Januar 2022 / Much. Zu Beginn stand nur die Idee „Wie könnte man Jugendlichen Theater nahe bringen?“ Die Stiftung konnte Heike Bänsch, Schauspielerin und Regisseurin für diesen Gedanken begeistern. Geplant war zunächst, in 2020 mit Jugendlichen Theaterfahrten zu organisieren. Dann verhinderte allerdings Corona sämtliche geplanten Theaterbesuche.
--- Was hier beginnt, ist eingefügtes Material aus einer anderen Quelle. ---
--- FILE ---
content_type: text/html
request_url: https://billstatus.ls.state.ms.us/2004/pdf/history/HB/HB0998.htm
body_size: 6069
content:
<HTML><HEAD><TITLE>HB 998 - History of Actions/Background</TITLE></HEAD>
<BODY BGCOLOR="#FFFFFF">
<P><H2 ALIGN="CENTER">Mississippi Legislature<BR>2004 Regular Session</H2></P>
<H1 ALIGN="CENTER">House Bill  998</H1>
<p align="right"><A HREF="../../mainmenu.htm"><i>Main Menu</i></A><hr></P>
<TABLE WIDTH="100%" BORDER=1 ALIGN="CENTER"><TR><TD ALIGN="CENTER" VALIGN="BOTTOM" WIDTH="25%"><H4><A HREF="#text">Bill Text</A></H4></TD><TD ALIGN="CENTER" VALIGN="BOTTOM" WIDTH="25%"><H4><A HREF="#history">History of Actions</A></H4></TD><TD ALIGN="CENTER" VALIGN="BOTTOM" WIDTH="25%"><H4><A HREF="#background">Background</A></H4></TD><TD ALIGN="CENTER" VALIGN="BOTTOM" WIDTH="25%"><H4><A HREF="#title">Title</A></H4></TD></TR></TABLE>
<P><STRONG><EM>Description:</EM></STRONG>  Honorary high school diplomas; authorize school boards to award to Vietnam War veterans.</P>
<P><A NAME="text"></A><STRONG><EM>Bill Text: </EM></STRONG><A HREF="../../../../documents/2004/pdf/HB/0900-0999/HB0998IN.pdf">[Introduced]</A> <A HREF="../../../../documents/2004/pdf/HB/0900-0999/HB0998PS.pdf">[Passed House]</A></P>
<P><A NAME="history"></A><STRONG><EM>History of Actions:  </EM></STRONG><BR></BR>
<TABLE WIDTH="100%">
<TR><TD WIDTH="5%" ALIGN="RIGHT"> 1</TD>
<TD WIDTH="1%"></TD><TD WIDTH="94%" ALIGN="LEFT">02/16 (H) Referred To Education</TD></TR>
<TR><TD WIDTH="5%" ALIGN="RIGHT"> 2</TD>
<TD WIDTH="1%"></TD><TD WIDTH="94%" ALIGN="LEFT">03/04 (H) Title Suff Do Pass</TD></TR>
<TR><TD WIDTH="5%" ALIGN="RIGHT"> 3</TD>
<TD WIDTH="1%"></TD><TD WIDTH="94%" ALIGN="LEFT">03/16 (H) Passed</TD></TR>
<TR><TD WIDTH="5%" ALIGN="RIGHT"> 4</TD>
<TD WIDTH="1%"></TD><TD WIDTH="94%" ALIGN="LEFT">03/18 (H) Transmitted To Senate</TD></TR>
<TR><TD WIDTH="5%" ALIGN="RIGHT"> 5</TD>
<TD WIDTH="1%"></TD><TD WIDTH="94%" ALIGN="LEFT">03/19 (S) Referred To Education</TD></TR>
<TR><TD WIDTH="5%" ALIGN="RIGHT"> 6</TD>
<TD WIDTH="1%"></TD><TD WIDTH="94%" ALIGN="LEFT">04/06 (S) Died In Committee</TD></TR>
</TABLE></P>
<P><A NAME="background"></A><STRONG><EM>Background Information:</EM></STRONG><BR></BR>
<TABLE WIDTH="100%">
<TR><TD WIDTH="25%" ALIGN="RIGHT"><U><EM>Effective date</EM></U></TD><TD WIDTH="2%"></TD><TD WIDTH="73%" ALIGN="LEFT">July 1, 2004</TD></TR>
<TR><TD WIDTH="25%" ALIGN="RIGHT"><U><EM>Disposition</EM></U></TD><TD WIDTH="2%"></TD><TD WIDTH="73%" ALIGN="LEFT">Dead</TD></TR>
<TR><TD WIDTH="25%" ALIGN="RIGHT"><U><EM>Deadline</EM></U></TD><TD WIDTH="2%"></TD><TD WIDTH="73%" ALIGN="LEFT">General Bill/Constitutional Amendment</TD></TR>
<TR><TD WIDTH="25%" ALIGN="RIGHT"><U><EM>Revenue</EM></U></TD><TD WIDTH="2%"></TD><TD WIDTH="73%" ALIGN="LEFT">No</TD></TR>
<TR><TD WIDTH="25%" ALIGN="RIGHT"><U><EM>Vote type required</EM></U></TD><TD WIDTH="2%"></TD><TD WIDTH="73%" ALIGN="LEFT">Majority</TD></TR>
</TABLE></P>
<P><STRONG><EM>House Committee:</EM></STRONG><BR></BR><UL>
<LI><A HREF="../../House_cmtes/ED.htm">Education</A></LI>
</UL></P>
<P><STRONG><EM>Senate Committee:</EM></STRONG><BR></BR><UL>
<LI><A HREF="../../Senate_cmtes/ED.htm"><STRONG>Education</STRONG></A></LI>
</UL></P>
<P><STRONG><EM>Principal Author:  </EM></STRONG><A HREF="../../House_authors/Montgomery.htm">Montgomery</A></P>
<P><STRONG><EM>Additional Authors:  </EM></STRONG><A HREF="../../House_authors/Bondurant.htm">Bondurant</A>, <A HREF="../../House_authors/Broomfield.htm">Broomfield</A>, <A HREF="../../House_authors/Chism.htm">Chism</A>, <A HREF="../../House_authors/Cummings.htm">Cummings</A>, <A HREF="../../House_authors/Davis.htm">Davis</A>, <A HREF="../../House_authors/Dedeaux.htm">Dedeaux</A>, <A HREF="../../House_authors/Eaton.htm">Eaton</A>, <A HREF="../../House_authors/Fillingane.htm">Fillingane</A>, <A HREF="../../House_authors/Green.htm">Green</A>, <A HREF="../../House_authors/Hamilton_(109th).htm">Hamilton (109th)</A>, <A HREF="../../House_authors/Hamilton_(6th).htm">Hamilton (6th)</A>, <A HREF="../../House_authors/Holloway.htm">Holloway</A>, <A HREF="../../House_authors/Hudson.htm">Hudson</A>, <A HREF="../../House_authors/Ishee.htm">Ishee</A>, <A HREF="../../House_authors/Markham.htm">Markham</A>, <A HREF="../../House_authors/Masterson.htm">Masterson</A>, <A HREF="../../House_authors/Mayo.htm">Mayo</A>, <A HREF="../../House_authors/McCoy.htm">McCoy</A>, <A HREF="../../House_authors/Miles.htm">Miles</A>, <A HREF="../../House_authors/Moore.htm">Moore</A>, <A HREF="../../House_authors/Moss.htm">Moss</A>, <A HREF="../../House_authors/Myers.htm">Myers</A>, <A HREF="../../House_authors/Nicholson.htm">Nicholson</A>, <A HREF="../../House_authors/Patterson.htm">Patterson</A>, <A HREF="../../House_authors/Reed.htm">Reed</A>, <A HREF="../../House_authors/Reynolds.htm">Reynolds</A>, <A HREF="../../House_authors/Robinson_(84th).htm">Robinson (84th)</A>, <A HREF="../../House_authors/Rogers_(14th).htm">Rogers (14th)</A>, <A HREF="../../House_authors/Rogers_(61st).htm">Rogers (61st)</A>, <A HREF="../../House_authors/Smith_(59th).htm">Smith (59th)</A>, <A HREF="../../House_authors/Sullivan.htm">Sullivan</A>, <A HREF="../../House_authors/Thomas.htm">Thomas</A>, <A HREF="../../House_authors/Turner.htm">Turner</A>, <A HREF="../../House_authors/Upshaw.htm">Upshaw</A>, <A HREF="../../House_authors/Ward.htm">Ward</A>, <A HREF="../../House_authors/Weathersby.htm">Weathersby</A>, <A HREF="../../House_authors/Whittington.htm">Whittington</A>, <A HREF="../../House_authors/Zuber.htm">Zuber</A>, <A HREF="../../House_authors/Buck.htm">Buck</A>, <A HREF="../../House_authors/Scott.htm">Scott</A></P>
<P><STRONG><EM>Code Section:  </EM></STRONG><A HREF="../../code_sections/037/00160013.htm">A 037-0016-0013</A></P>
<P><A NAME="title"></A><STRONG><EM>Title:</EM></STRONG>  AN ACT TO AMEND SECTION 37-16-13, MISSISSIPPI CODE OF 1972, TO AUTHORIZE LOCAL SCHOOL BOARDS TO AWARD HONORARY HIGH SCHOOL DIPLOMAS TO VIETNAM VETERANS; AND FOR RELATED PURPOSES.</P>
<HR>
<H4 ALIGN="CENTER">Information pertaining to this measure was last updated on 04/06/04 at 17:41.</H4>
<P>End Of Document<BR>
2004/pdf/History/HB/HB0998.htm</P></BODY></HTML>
Aus dem Grunde war bisher auch nur eine Theaterfahrt möglich.
So entwickelte sich allmählich der Gedanke, selbst „Theater zu machen“. Sie sind zwischen 6 und 20 Jahre alt - eine bunte Mischung. Sie sind klein und groß, vorlaut und schüchtern, hyperaktiv und still. Heike Bänsch hat die Vision, sie alle zusammen zu einem Ziel, zu einer kreativen Reise zusammen zu führen. Im Jugendzentrum wird seitdem an einer eigenen Theatergruppe gearbeitet - und das mit Erfolg. Unterstützt wird sie dabei von der Stiftung Much.

Heike Bänsch, ein einfühlsamer Mensch mit großem Herzen, findet im Jugendzentrum mit seinen ganz unterschiedlichen Besuchern ein weites Experimentierfeld für ihre Idee, die Kinder und Jugendlichen aus ihrem Alltag herauszuholen, ihnen buchstäblich eine "Bühne" für ihr Potenzial zu bieten, sie in ihrer Lebendigkeit und ihrer Spielfreude aufblühen zu lassen. 

Eingeschränkt durch Lockdowns und Corona-Regeln, kämpften sich die 'JuZe'-Leitung um Gilda Beuke, die Regisseurin und die Kinder durch die letzten zwei Jahre. Um überhaupt spielen zu können, wurde zeitweise im Freien geprobt. "Man muss schon sehr flexibel sein", sagt Heike Bänsch. Manchmal springen Kinder ab, neue kommen hinzu. In diesem ständigen Wechsel ist sie der ruhende Pol. "Die Kinder sollen ihre Kraft erleben dürfen, ihre Lebendigkeit, es darf auch mal laut und wild zugehen - aber sie sollen auch zur Ruhe kommen und Konzentration lernen." Dazu möchte sie Mut, Kreativität und Fantasie fördern.

Am 17. Dezember 2021 wurde endlich das erste Theaterstück aufgeführt. Jan und Mara, Nadja und Carlotta, Dominik und Muhammed und vier weitere "Akteure" hatten ein Stück kreiert, das aus einer Mischung aus Ritterabenteuer und Romeo und Julia bestand. In den Originalstücken überleben einige nicht - das aber wurde von den jungen Mitspielern strikt abgelehnt. Sowohl der Drache als auch Julia und Romeo durften weiterleben. Die Aufführung fand großen Anklang bei Eltern, Großeltern, Tanten und Onkeln. 

Beim ersten Treffen nach der Aufführung wird mit kleinen Holzfiguren eine spontane Geschichte gezaubert. Jeder erzählt etwas über seine Figur, der andere spinnt die Geschichte mit einer anderen Figur weiter. Real oder nicht- das spielt keine Rolle, aber der rote Faden muss erkennbar sein. "Ich begebe mich mit den Kindern auf eine gemeinsame Reise- und jeder ist Teil des Weges und gestaltet die Reise mit", erklärt Bänsch. So weiß niemand vorher, wo die Reise enden wird! 

Als Nächstes ist eine Fahrt nach Bonn geplant zu einer Aufführung von 'Pippi Langstrumpf'. Auf diese Anregung hin soll das nächste Theaterstück entstehen. Wir freuen uns darauf. 

Die Stiftung hat für das Theater-Projekt ein jährliches Budget zwischen 3.000 und 5.000 Euro vorgesehen- je nachdem, welche Aktionen möglich sind. Gilda Beuke freut sich, dass das Jugendzentrum  durch dieses Angebot weiter an Attraktivität gewinnt.